◆ **Stated goal**: Copy out the listing word for word, from the line containing "At what distance from point" down to the line containing "77 centimetres", with both of those lines included.

◆ **Data section**:
⁂
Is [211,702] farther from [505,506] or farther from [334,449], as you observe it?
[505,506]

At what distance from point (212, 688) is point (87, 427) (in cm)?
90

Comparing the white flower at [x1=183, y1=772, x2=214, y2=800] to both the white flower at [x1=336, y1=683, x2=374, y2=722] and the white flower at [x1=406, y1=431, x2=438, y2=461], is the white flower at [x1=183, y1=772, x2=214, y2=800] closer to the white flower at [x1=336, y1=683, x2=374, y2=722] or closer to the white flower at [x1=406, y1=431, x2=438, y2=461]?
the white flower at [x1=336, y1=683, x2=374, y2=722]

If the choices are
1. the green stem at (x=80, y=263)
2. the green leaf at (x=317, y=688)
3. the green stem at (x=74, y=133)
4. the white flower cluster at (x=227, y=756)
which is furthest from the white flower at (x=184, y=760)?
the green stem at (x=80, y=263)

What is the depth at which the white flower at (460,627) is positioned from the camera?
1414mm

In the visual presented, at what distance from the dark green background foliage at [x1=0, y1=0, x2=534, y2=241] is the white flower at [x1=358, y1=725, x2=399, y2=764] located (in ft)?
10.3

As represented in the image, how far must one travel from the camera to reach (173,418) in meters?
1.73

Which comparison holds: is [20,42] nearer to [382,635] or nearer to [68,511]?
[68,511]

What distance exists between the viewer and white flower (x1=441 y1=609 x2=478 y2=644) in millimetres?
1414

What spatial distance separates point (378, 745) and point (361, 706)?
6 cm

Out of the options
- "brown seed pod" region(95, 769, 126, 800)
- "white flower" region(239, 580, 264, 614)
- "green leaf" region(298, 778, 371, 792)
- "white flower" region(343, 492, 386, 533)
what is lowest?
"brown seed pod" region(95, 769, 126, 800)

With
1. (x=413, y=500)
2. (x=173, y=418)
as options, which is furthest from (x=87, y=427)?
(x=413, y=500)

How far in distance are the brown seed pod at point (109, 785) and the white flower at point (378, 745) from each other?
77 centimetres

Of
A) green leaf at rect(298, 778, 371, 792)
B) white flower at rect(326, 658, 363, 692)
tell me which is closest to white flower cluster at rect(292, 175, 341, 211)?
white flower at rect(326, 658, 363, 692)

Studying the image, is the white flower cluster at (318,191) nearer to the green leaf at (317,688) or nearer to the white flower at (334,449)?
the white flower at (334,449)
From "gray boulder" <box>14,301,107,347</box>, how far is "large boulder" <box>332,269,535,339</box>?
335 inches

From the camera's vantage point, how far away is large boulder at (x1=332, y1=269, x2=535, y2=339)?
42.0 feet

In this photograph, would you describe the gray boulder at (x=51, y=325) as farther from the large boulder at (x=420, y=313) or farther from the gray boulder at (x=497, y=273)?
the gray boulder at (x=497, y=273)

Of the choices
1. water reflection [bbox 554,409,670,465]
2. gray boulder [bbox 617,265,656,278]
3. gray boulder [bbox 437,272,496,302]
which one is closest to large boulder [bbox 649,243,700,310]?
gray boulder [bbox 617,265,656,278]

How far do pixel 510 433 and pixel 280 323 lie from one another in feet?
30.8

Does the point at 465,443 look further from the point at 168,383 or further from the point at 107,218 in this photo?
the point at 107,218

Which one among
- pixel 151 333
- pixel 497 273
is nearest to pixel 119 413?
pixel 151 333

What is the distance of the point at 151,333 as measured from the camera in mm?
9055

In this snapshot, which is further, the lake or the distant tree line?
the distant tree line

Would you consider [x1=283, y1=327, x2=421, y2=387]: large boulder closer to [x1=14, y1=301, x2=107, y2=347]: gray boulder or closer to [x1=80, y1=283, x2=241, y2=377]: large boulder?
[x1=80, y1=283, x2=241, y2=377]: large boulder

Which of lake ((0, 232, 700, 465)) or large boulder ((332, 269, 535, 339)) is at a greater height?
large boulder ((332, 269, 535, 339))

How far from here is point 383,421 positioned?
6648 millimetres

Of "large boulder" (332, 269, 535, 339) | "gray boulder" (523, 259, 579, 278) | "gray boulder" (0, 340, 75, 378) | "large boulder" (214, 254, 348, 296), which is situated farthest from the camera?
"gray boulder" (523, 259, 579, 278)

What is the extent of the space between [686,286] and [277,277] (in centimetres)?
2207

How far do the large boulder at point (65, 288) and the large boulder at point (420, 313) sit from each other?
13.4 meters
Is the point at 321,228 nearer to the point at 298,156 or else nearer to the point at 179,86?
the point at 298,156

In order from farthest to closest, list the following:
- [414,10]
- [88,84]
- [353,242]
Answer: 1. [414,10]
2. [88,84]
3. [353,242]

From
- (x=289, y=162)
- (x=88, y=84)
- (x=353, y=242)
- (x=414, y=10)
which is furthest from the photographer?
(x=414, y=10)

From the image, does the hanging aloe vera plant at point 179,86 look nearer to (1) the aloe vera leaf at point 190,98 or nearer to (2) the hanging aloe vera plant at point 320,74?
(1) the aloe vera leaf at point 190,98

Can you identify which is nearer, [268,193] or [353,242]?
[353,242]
⁂
◆ **The reply**:
At what distance from point (212, 688) is point (87, 427) (in cm)?
90

Comparing the white flower at [x1=183, y1=772, x2=214, y2=800] to both the white flower at [x1=336, y1=683, x2=374, y2=722] and the white flower at [x1=406, y1=431, x2=438, y2=461], is the white flower at [x1=183, y1=772, x2=214, y2=800] closer to the white flower at [x1=336, y1=683, x2=374, y2=722] or closer to the white flower at [x1=406, y1=431, x2=438, y2=461]?
the white flower at [x1=336, y1=683, x2=374, y2=722]

If the choices are
1. the green stem at (x=80, y=263)
2. the green leaf at (x=317, y=688)
3. the green stem at (x=74, y=133)
4. the white flower cluster at (x=227, y=756)
which is furthest from the white flower at (x=184, y=760)?
the green stem at (x=80, y=263)

What is the depth at which the white flower at (460,627) is positioned from the camera?
1414mm

In the visual presented, at what distance from the dark green background foliage at [x1=0, y1=0, x2=534, y2=241] is the white flower at [x1=358, y1=725, x2=399, y2=764] located (in ft)?
10.3

As represented in the image, how far must one travel from the camera to reach (173,418) in meters?
1.73

Which comparison holds: is [20,42] nearer to [382,635] or nearer to [68,511]?
[68,511]

What distance exists between the viewer and white flower (x1=441 y1=609 x2=478 y2=644) in millimetres?
1414

What spatial distance separates point (378, 745) and point (361, 706)?
6 cm

Out of the options
- "brown seed pod" region(95, 769, 126, 800)
- "white flower" region(239, 580, 264, 614)
- "green leaf" region(298, 778, 371, 792)
- "white flower" region(343, 492, 386, 533)
what is lowest?
"brown seed pod" region(95, 769, 126, 800)

With
1. (x=413, y=500)
2. (x=173, y=418)
as options, which is furthest from (x=87, y=427)?
(x=413, y=500)

How far in distance are the brown seed pod at point (109, 785) and the white flower at point (378, 745) from each other?
77 centimetres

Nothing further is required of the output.